John, today much of the mail is processed on machinery with optical scanners and computer programs to sort the mail pieces. If the address does not match exactly it often gets rejected. Currently the USPS is chronically understaffed, so the clerk who got your mail piece with a bad zip code chose the easiest option and sent it back to the sender for a correct address. The clerk could have also been new, a temp, from another office and unfamiliar with the area and zip codes (I’m sure there are a LOT of them in your area). There is an effort for us to make mailers use correct addresses for efficiency’s sake, so sending a piece back is not “bad” in the USPS’s eyes. The days of your local letter carrier being on the same route for decades and knowing everyone in town is becoming a thing of the past. We have 20 routes in our town with an average of 600+ deliveries each. I can be called on to sort and carry any of them on any day of the week (except for Sunday of course), sometimes more than one route in a day. I do my best to keep all 12,000+ possible names and addresses in my head, but some days even I make a mistake or two… If the address is incomplete or inaccurate, It might not get to it’s destination. I’m not making excuses for the USPS. It’s the most messed-up company I have ever seen and it is cutting it’s own throat slowly and surely every day… To keep this ammunition related, I can completely beleive this new ruling and how each Post Master can interpret the rules as they see fit. I see it happen a lot. They preach “customer service” out of one side of their mouth and gripe at us for providing it (wasting time) out of the other! This restriction on shipping inert ammunition is just another cut to a “service” that we are already losing…

AKMS


#7

All I can say is - meh… I still receive and see lots of LIVE ammo shipped via USPS, and nobody seems to care. The postal carriers in my area certainly don’t, and sometimes it’s pretty easy to tell what is being shipped due to the rattle noise of ammo in a plastic tray in the box. Ultimately inert ammo is just that - inert. It might as well be nuts & bolts. It would be fairly easy to declare that the policy is null since you would not have shipped “ammunition”, since ammunition must have a propellant, be it chemical, mechanical, pneumatic or otherwise. Inert cartridges have none of this.


#8

Side note: Would the hacks at USPS management think that snap caps are “ammunition” along the same lines as inert cartridges? They might as well, based on this supposed new definition. Would this mean that receiving snap caps from overseas, or sending them overseas is no longer allowed? honestly…


#9

I had only one package stopped by italian customs because of a mistraslated declaration. The content was correctly described by the sender but for some reason the italian clerks translated it as " metal parts2 or something else.
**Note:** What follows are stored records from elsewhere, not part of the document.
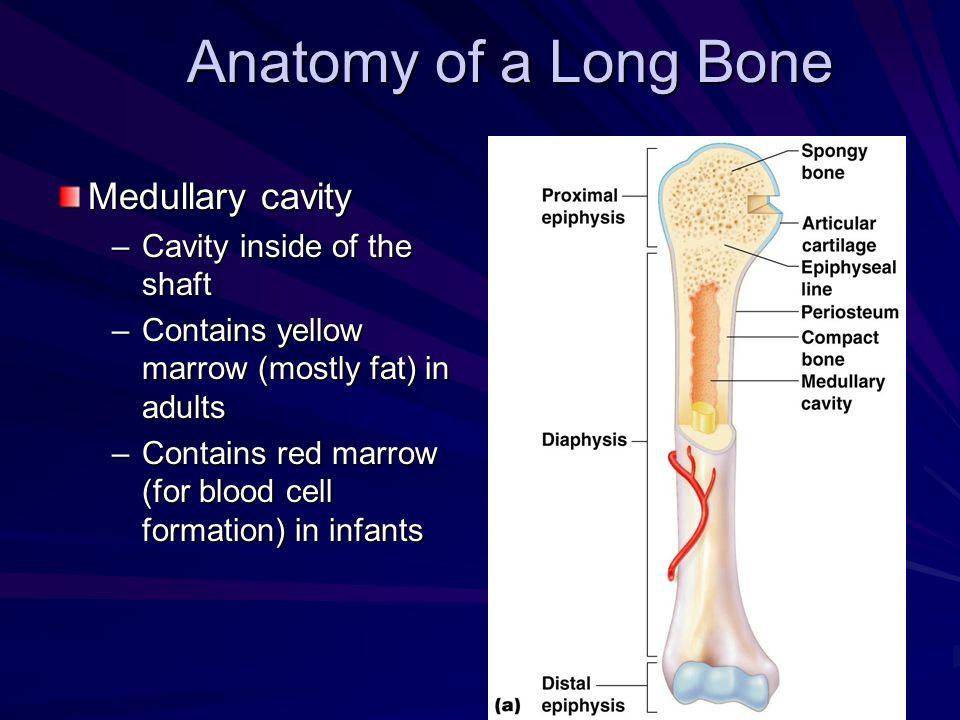 Anatomy of a Long Bone Medullary cavity Cavity inside of the shaft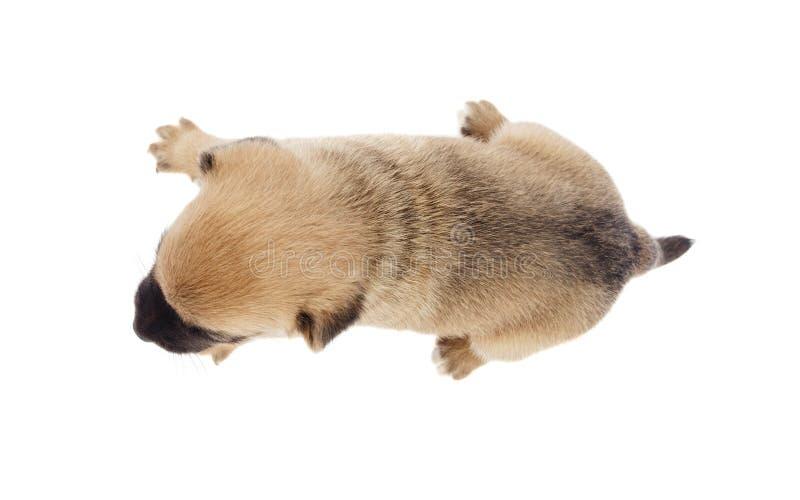 Petite vue de chien d'en haut images stock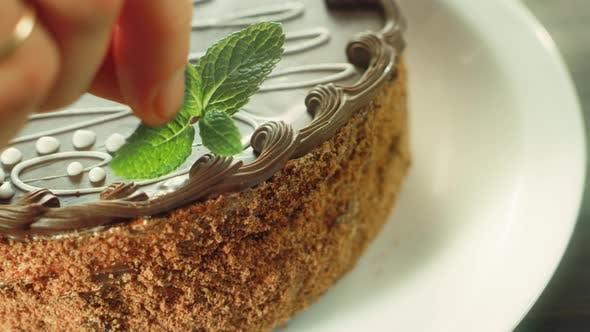 Thumbnail for Closeup Woman Hand Decorating Cake with Fresh Mint. Confectioner Decorating Cake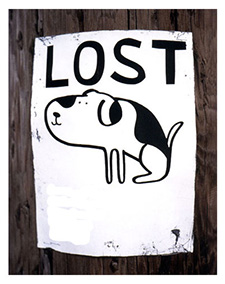 Lost pet poster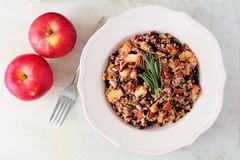 Rice pilaf with apples and cranberries against marble. Autumn rice pilaf with apples and cranberries in a vintage bowl against a marble background Royalty Free Stock Photos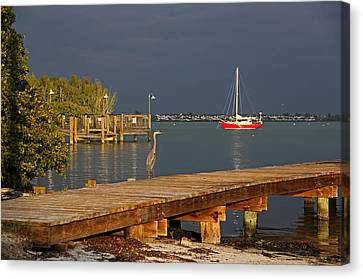 The Casual Observer Canvas Print by HH Photography of Florida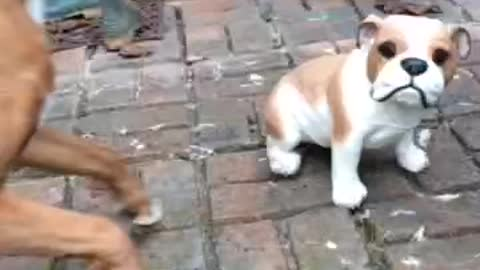 Boxer desperately attempts to befriend ceramic dog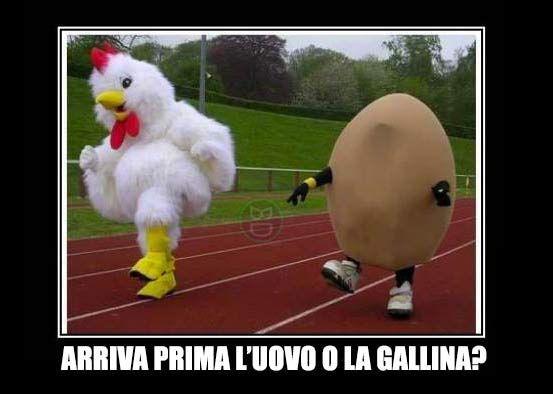 Finalmente lo scopriremo!  #bastardidentro #uovo #gallina #gara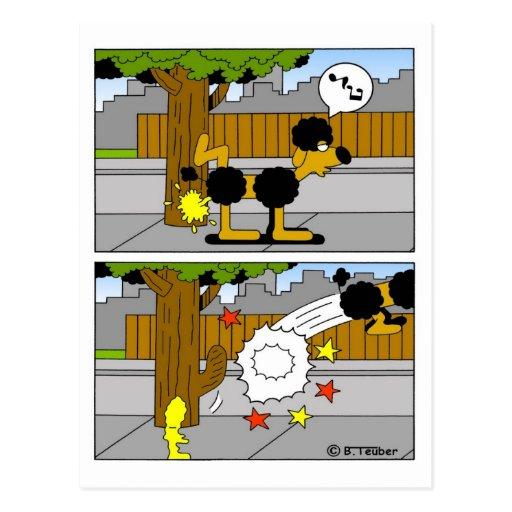 Le chien pisse à l'arbre cartes postales
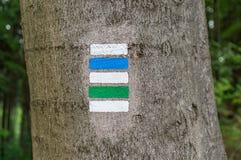 Ζωηρόχρωμο σημάδι ή σημάδι τουριστών στο δέντρο Στοκ εικόνα με δικαίωμα ελεύθερης χρήσης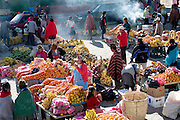 Zumbagua has a vegetable market big enough to attract a few tourists. The town even has a small hotel or two. Zumbagua is midway between the high Andes and the coastal lowlands; its market, supplied by both climatic zones, creates a kind of ecological collision, with purple mountain potatoes and bumpy red oca tubers vying for space with tropical pineapples and blocks of coarse brown sugar. Hungry Planet: What the World Eats (p. 112).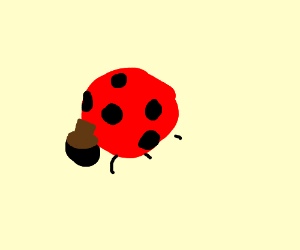 Lady bug wearing a brown hat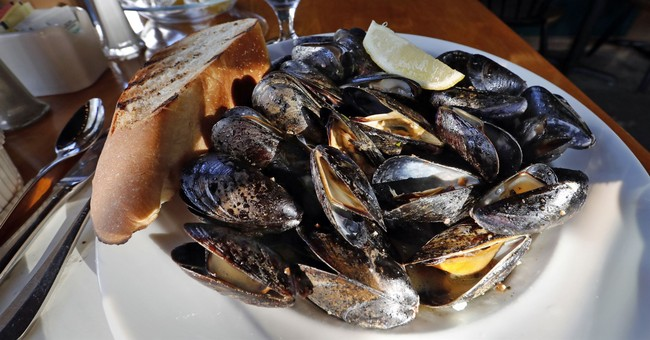 Maine had worst year for mussel harvest in 4 decades in '16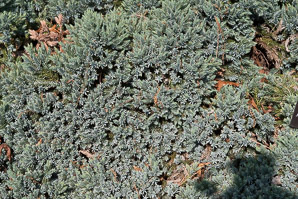Juniperus squamata (Blue Star Juniper)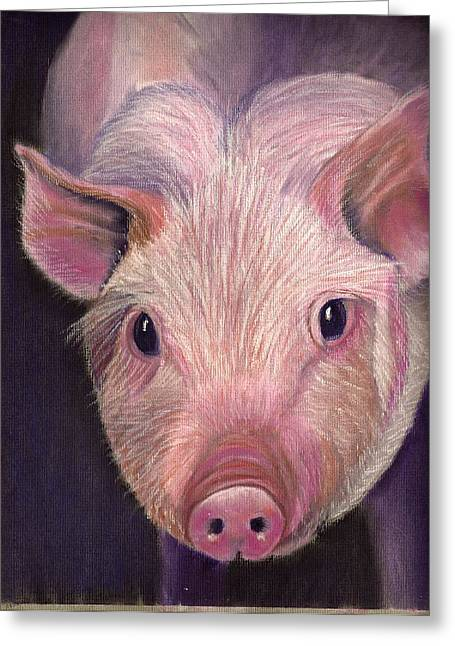Pigs Pastels Greeting Cards - Curious Pig  Greeting Card by Jay Johnston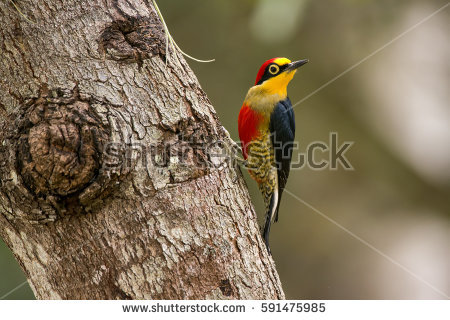 Yellow-fronted Woodpecker clipart #12, Download drawings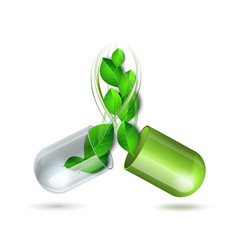 Green natural medical pill with leaves vector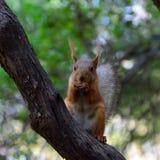 Wiewiórka w parku na pogodnym wiosna dniu Obraz Stock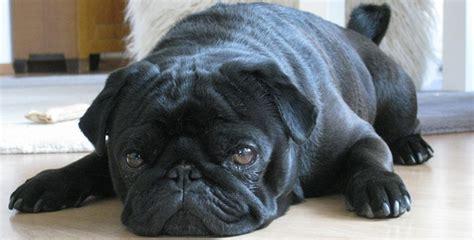 furminator for pugs pug dicas petlove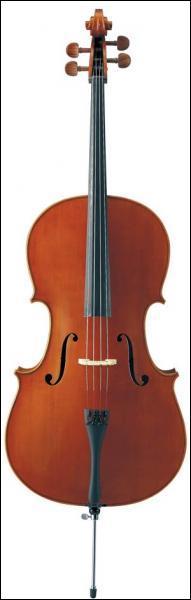Quel est cet instrument de la famille des cordes ?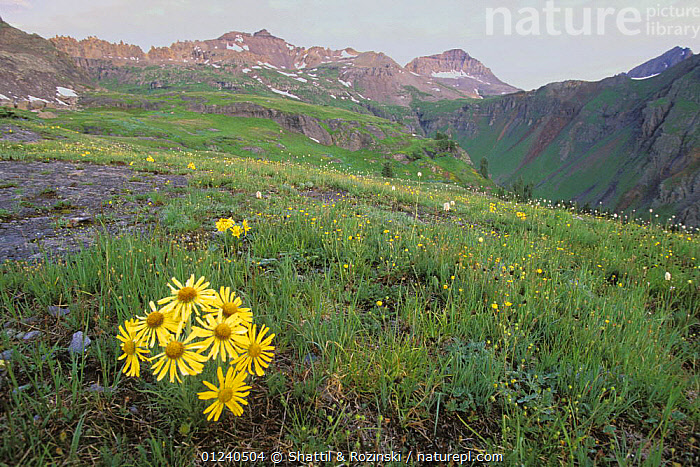 Alpine sunflowers {Rydbergia sp} Governor Basin, San Juan Mountains, Colorado, USA  ,  ALPINE,FLOWERS,LANDSCAPES,MOUNTAINS,NORTH AMERICA,TUNDRA,USA,YELLOW  ,  Shattil & Rozinski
The package was simply re-sent to the sender altough in Italy there WOULDN’t be any sort of problem about inert cartridges.

Anyway, use a generic declaration such as “metal parts” or “brass cases” … so what the content REALLY is.

International mail ( priority or registered mail) sent from Italy to any other country using a padded envelope doesn’t require the declaration of the content. I think that a few guys on this forum received some stuff from me in the past and they surely noted that the content wasn’t described on the envelope

An express courier will be the best option!!!


#10

Perhaps I’m being naive in suggesting this but would it not be possible for the IAA - which must be the worldwide voice of the cartridge collector - to hire the services of a lawyer who should then challenge the Postal Services to define exactly what is and is not mailable ammunition?


#11

I don’t think the IAA has the kind of money to challenge the United States government over postal regulations via hiring a lawyer. The IAA usually only does just slightly better than breaking even each year.


#12

IAA is a “Not for Profit” organization that puts most of the money it receives from various sources back into services for the membership, usually in the form of a better Journal, the major expense of the organization. When I first joined IAA (Then the “ICCA”) the “Journal” was a mimeographed (or similar reproduction process) of from two to four pages (one to two pieces of paper). Today, it is 60 pages with more and more color, and is professionally printed. Other services are awards at shows, the Forum, etc.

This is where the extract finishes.